In today's digital era, it's easy to know how your friends are doing simply through one peek of their social media like on Instagram or Twitter. We do not necessarily need to knock on our chat room to ask about how their life goes or to find out who they are currently seeing, etc. Following this fact, there comes this tendency where society lies on people's social media accounts to know about their whereabouts, down to their romantic partner.
We can't argue that social media is like a display window; we tend to show the good parts and rule out the bad ones in our life, because why would we want to do that, right? I mean, even if we only show the good parts, we still can't escape from people's judgment anyway, right? There's always going to be something about us people like to gossip about-making speculations for fun and games based on what we post on social media.
This fact is especially hard for famous figures out there like actors, celeb-gram, singers, and more. Being famous always comes with consequences; everyone is interested to know everything about you, then before you know it, privacy strays further from your life. And usually, their love life is always buzzing and becomes the topic that never loses its noise.
Rumors like "I think they are not together anymore because I saw his boyfriend being cozy around another girl," suddenly appears, and then they would do a cross-check on their Instagram accounts and divert their attention on them for several days because they have the 'need' to keep in track of their relationship and whatnot.
But in some cases, famous people who roar about their relationship might do it for publicity purposes, too. Take a look at Kanye West and (now ex-wife) Kim Kardashian, who always exhibit their love life and families on social media when they were still a lovey-dovey couple. Even until now, when the marriage didn't work out at the end, and Kim got herself a new lover, Kanye still makes a fuss about their broken relationship.
Our social media is like a public archive, where people can easily speculate and connect the dots freely. For example, if we don't post much about our boyfriend or girlfriend, then we must have been involved in a conflict, or perhaps, broken up. When in reality, it doesn't necessarily signify such a thing.

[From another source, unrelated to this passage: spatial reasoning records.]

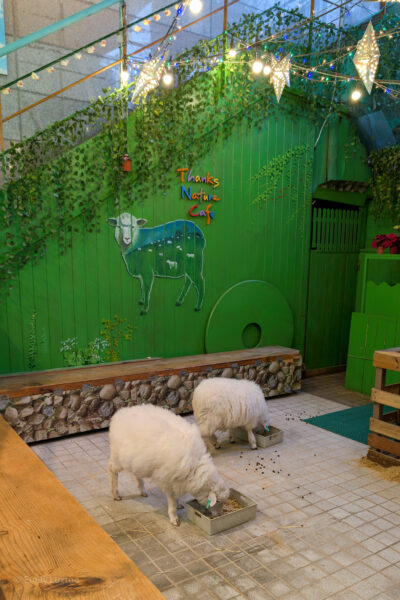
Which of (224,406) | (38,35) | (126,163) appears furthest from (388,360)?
(38,35)

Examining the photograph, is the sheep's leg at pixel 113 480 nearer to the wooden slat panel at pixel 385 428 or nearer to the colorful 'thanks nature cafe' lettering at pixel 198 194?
the wooden slat panel at pixel 385 428

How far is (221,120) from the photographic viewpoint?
614 cm

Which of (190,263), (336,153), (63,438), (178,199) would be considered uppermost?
(336,153)

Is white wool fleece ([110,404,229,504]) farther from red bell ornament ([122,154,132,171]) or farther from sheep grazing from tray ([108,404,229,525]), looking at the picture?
red bell ornament ([122,154,132,171])

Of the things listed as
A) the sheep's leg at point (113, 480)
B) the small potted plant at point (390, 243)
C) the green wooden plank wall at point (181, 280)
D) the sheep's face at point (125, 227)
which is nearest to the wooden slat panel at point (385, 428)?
the sheep's leg at point (113, 480)

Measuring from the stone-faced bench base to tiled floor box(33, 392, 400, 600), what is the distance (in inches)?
9.3

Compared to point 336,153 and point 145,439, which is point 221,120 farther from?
point 145,439

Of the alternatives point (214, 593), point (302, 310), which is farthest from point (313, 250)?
point (214, 593)

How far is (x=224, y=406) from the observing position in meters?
4.20

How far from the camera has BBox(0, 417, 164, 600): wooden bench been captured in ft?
4.09

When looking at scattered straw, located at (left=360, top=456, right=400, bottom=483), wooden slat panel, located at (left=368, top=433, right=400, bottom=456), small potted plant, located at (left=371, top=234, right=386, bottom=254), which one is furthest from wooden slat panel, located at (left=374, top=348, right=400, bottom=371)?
small potted plant, located at (left=371, top=234, right=386, bottom=254)

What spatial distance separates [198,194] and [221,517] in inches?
166

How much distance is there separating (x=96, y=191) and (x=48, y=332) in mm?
1797

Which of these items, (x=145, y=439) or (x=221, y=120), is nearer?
(x=145, y=439)
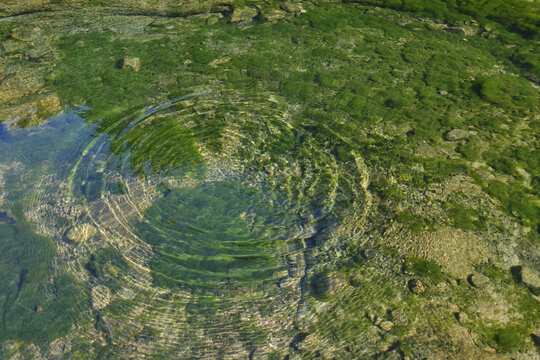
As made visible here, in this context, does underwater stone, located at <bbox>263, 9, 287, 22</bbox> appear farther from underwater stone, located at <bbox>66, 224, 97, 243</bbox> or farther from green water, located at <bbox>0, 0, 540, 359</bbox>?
underwater stone, located at <bbox>66, 224, 97, 243</bbox>

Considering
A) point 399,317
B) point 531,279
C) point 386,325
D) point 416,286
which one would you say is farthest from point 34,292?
point 531,279

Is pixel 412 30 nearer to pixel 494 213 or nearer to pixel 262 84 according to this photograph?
pixel 262 84

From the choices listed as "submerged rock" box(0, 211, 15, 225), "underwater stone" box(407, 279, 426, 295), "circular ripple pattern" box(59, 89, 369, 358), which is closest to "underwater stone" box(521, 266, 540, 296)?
"underwater stone" box(407, 279, 426, 295)

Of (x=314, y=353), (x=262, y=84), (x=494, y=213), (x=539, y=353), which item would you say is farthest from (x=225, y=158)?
(x=539, y=353)

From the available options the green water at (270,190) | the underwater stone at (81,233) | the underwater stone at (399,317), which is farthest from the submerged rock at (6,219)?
the underwater stone at (399,317)

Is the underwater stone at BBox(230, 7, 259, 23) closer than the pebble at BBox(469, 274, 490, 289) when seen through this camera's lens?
No
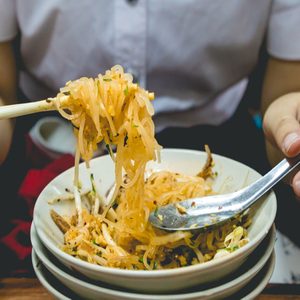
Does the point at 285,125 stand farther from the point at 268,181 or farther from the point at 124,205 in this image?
the point at 124,205

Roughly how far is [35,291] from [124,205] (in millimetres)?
212

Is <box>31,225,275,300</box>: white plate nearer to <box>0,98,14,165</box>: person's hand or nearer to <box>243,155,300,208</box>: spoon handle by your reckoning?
<box>243,155,300,208</box>: spoon handle

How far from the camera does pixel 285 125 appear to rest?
92 centimetres

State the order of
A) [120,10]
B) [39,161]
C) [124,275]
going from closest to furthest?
[124,275]
[120,10]
[39,161]

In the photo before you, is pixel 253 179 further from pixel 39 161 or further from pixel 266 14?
pixel 39 161

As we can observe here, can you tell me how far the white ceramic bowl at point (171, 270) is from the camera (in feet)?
2.15

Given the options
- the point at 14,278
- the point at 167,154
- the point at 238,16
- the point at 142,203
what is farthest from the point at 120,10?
the point at 14,278

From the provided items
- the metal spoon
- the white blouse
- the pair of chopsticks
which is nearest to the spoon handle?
the metal spoon

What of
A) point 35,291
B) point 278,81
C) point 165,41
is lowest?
point 35,291

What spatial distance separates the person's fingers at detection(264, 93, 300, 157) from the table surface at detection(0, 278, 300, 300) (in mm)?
229

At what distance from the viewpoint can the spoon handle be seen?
85 centimetres

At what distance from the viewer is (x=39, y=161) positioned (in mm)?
1352

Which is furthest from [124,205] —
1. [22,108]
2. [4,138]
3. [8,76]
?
[8,76]

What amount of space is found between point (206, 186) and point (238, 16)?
50 centimetres
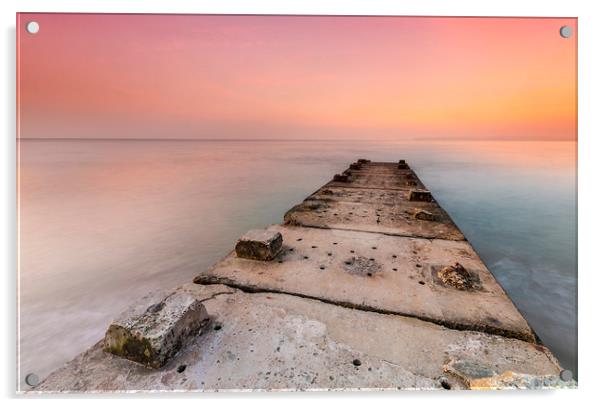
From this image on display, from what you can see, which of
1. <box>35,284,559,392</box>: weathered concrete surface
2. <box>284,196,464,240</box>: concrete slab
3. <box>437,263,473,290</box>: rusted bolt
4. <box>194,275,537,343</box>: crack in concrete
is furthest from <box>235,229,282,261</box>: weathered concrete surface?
<box>437,263,473,290</box>: rusted bolt

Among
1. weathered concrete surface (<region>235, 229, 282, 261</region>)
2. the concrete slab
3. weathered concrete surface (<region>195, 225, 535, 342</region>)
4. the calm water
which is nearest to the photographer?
weathered concrete surface (<region>195, 225, 535, 342</region>)

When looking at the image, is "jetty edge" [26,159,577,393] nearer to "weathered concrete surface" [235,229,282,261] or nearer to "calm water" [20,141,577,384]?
"weathered concrete surface" [235,229,282,261]

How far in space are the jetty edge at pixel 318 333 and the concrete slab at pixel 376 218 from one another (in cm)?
92

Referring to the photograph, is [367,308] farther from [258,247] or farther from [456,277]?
[258,247]

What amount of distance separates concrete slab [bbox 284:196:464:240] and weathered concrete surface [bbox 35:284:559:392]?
6.80 feet

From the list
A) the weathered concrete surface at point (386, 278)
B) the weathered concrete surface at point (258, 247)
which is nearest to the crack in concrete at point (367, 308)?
the weathered concrete surface at point (386, 278)

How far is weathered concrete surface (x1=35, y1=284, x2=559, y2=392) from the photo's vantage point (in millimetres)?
1567

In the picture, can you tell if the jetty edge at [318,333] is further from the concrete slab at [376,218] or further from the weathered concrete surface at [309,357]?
the concrete slab at [376,218]

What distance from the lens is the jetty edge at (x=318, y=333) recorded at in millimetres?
1579

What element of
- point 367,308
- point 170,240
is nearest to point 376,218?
point 367,308

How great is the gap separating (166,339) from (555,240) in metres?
6.44

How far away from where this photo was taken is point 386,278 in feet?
8.64

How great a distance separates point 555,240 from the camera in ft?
17.1

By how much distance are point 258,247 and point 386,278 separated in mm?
1262
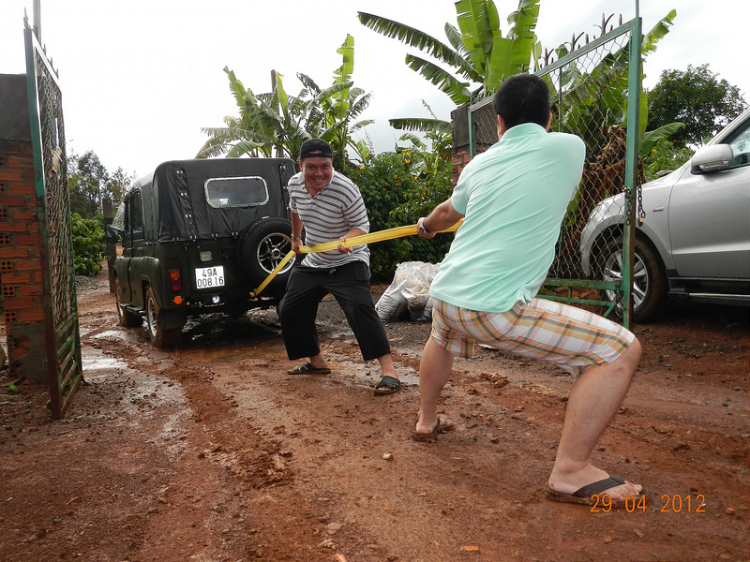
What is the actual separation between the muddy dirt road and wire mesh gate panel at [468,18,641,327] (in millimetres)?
848

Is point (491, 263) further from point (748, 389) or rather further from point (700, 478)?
point (748, 389)

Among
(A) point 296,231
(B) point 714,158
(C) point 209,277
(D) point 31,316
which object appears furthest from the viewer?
(C) point 209,277

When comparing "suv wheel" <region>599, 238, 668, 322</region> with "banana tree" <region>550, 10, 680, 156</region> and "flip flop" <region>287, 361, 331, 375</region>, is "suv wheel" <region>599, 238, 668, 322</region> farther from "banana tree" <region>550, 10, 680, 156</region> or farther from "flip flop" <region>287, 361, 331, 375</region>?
"flip flop" <region>287, 361, 331, 375</region>

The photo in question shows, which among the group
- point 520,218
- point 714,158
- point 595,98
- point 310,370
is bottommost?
point 310,370

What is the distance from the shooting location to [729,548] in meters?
1.87

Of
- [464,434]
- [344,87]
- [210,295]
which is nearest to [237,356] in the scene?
[210,295]

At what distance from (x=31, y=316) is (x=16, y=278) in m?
0.37

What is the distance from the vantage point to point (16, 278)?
4.79 metres

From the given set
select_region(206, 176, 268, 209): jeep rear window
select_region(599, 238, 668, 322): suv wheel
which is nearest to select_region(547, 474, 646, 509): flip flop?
select_region(599, 238, 668, 322): suv wheel

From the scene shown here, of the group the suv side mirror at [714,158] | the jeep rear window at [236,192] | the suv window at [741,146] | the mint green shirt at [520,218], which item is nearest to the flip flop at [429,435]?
the mint green shirt at [520,218]

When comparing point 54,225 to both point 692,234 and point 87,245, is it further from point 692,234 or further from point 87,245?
point 87,245

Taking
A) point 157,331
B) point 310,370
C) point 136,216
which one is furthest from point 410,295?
point 136,216

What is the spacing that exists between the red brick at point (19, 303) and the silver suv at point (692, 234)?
16.5 ft

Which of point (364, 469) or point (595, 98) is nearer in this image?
point (364, 469)
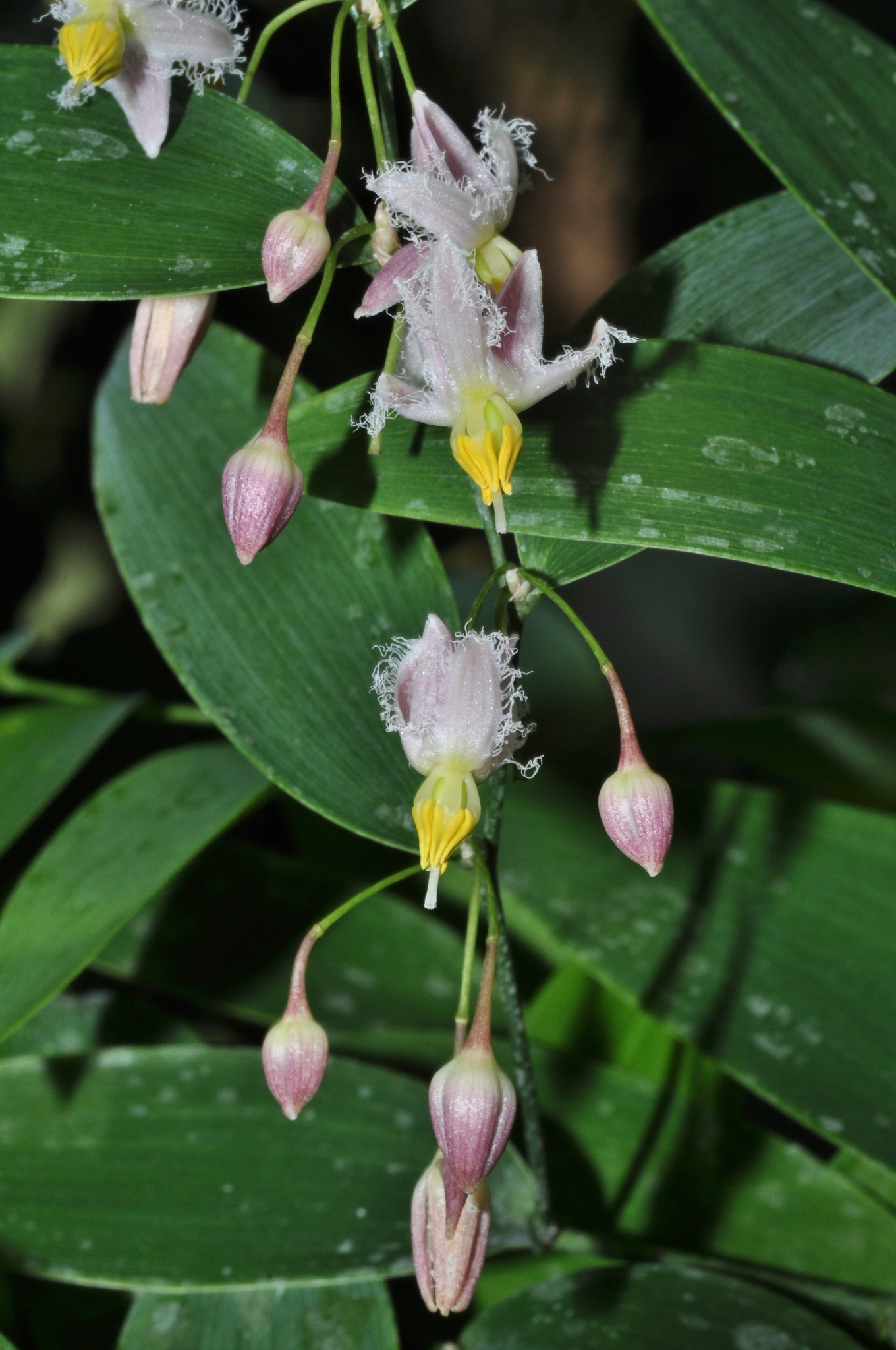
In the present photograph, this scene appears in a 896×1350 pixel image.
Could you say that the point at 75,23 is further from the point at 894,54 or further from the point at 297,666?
the point at 894,54

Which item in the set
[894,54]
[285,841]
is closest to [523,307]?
[894,54]

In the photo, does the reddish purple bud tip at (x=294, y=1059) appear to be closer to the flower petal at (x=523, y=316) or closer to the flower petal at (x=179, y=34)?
the flower petal at (x=523, y=316)

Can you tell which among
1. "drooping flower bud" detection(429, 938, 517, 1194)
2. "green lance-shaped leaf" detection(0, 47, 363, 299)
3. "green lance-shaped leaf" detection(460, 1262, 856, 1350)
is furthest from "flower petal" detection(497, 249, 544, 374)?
"green lance-shaped leaf" detection(460, 1262, 856, 1350)

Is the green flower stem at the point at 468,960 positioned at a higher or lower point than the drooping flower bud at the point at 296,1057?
higher

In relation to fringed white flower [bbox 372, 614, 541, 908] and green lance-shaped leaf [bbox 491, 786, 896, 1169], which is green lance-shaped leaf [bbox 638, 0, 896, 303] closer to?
fringed white flower [bbox 372, 614, 541, 908]

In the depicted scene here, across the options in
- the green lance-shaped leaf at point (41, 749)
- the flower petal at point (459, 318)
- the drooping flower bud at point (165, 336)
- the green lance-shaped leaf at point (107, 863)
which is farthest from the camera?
the green lance-shaped leaf at point (41, 749)

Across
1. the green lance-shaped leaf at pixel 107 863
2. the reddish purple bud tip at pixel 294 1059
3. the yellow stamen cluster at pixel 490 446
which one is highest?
the yellow stamen cluster at pixel 490 446

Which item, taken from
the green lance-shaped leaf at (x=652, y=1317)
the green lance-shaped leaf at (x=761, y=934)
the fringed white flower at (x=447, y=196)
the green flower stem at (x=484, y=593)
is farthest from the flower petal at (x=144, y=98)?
the green lance-shaped leaf at (x=652, y=1317)
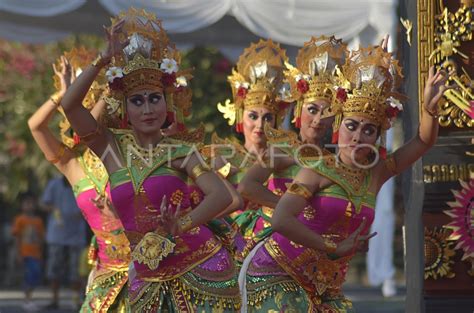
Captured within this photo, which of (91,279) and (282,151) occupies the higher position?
(282,151)

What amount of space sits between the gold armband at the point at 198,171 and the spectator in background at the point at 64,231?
348 inches

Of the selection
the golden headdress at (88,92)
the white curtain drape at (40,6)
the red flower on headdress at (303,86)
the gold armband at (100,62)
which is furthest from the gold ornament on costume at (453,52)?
the white curtain drape at (40,6)

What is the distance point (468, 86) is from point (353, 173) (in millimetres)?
2159

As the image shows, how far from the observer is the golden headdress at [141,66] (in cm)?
763

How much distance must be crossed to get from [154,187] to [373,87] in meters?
1.58

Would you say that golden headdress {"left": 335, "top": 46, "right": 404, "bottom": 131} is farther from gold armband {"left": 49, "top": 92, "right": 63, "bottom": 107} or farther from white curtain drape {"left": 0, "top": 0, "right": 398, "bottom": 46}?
white curtain drape {"left": 0, "top": 0, "right": 398, "bottom": 46}

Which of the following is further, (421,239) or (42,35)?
(42,35)

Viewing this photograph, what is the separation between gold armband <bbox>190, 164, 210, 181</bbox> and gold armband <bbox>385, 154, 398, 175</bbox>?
1280 mm

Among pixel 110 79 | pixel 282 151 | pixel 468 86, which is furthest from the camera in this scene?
pixel 468 86

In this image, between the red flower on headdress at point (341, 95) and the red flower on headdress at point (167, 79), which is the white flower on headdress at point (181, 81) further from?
the red flower on headdress at point (341, 95)

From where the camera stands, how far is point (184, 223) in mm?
7152

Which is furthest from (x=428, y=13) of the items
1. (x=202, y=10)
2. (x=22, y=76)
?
(x=22, y=76)

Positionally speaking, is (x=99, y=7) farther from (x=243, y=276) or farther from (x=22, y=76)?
(x=22, y=76)

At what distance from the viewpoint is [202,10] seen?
14.0 meters
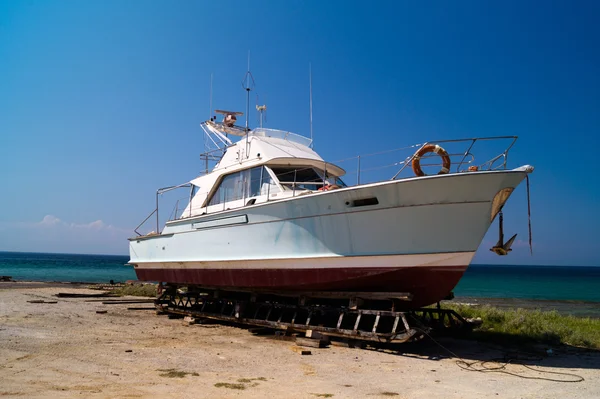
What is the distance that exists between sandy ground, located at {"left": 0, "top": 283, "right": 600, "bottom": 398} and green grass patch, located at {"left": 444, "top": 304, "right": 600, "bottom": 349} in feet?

Those who choose to keep their personal love life private may simply not want to show off their relationship.
Perhaps, there's a wave of certainty in making your relationship public; the attention, the compliment, hence the validation of your ongoing relationship. A simple positive reply from your friends that shows support for your romantic partner is enough for you to feel secure to be in a relationship with them.
One thing to underline is that once you publish your relationship out in the open world, there's no way back! Posting about your date is almost similar to releasing a press release. So, it's up to us whether we want our relationship to be something for public consumption or whether we prefer being cozy in our heart bubbles. And you know what they say; it's us against the world.